Die Aktien von Schweizer Pharma- und Lebensmittelindustrie haben sich im zu Ende gehenden Jahr als Verkaufsrenner erwiesen. Die Basler Pharmariesen Roche und Novartis sowie der Westschweizer Nahrungsmittelgigant Nestlé finden sich in der 2013er Liste der 100 wertvollsten Unternehmen, welche die Beratungsfirma Ernst & Young (EY) erstellt hat.

Roche ist 232 Milliarden US-Dollar wert und belegt Platz 11, wie die publizierte Liste zeigt. Nestlé ist durch seine Aktien 229 Milliarden Dollar wert und liegt auf Rang 13, während Novartis auf 212 Milliarden Dollar kommt und damit Platz 18 einnimmt.

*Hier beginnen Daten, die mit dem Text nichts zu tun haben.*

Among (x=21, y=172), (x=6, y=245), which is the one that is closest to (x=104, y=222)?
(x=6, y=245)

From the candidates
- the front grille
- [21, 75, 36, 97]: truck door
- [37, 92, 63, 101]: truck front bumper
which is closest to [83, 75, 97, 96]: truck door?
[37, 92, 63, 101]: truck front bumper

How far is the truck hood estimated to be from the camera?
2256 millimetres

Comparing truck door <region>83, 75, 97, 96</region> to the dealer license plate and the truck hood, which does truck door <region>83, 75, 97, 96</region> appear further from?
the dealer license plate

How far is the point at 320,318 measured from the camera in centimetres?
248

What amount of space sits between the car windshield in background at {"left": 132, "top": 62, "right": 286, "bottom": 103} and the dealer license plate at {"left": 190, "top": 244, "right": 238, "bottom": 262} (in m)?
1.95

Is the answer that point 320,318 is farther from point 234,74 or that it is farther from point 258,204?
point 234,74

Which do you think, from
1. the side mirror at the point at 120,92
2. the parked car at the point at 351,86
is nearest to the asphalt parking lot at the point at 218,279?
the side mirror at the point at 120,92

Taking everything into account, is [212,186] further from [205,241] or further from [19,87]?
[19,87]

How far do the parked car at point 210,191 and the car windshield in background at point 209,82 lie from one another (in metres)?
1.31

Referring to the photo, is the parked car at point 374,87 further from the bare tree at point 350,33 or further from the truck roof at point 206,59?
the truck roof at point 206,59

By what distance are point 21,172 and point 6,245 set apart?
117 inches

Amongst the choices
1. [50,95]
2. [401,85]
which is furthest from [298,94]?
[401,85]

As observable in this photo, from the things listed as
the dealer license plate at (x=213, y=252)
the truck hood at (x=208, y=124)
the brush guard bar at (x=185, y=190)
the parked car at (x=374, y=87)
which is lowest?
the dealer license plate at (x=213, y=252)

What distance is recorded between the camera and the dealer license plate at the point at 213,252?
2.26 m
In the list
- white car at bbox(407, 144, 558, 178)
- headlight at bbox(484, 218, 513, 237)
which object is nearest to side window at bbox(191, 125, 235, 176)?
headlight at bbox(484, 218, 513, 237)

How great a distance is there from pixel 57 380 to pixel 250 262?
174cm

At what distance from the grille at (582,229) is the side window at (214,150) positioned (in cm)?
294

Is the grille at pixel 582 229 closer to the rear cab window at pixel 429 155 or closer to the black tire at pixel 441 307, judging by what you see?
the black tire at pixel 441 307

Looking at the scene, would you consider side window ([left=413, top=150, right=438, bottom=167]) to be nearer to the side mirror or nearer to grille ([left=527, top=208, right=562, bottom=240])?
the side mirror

Das nächste Schweizer Unternehmen in der Rangfolge ist die UBS, die an den Finanzmärkten mit 71 Milliarden Dollar bewertet ist und mit Platz 124 nicht unter den Top 100 ist. Die Schweiz kommt aber im Länderranking nach den USA, Grossbritannien, China mit Hongkong, Deutschland, Frankreich und Australien auf Platz 7.

Zudem haben Roche, Nestlé und Novartis zusammen ihren Börsenwert um gut ein Fünftel oder 119 Milliarden auf 674 Milliarden Dollar gesteigert. Weltweit stieg die Börsenkapitalisierung der Unternehmen nur um 15 Prozent. Amerikanischen Unternehmen gelang ein Wertzuwachs von 23 Prozent.

Starke Amerikaner

Die US-Konzerne beherrschen nach wie vor das Bild: 47 der 100 teuersten Firmen sind aus der grössten Wirtschaftsmacht der Welt. Nummer Eins ist unangefochten der Computerkonzern Apple, der 490 Milliarden Dollar wert ist - rund 10 Milliarden weniger als im Vorjahr - gefolgt vom Energieriesen Exxon Mobil mit 434 Milliarden und dem Internetdienstleister Google mit 363 Milliarden.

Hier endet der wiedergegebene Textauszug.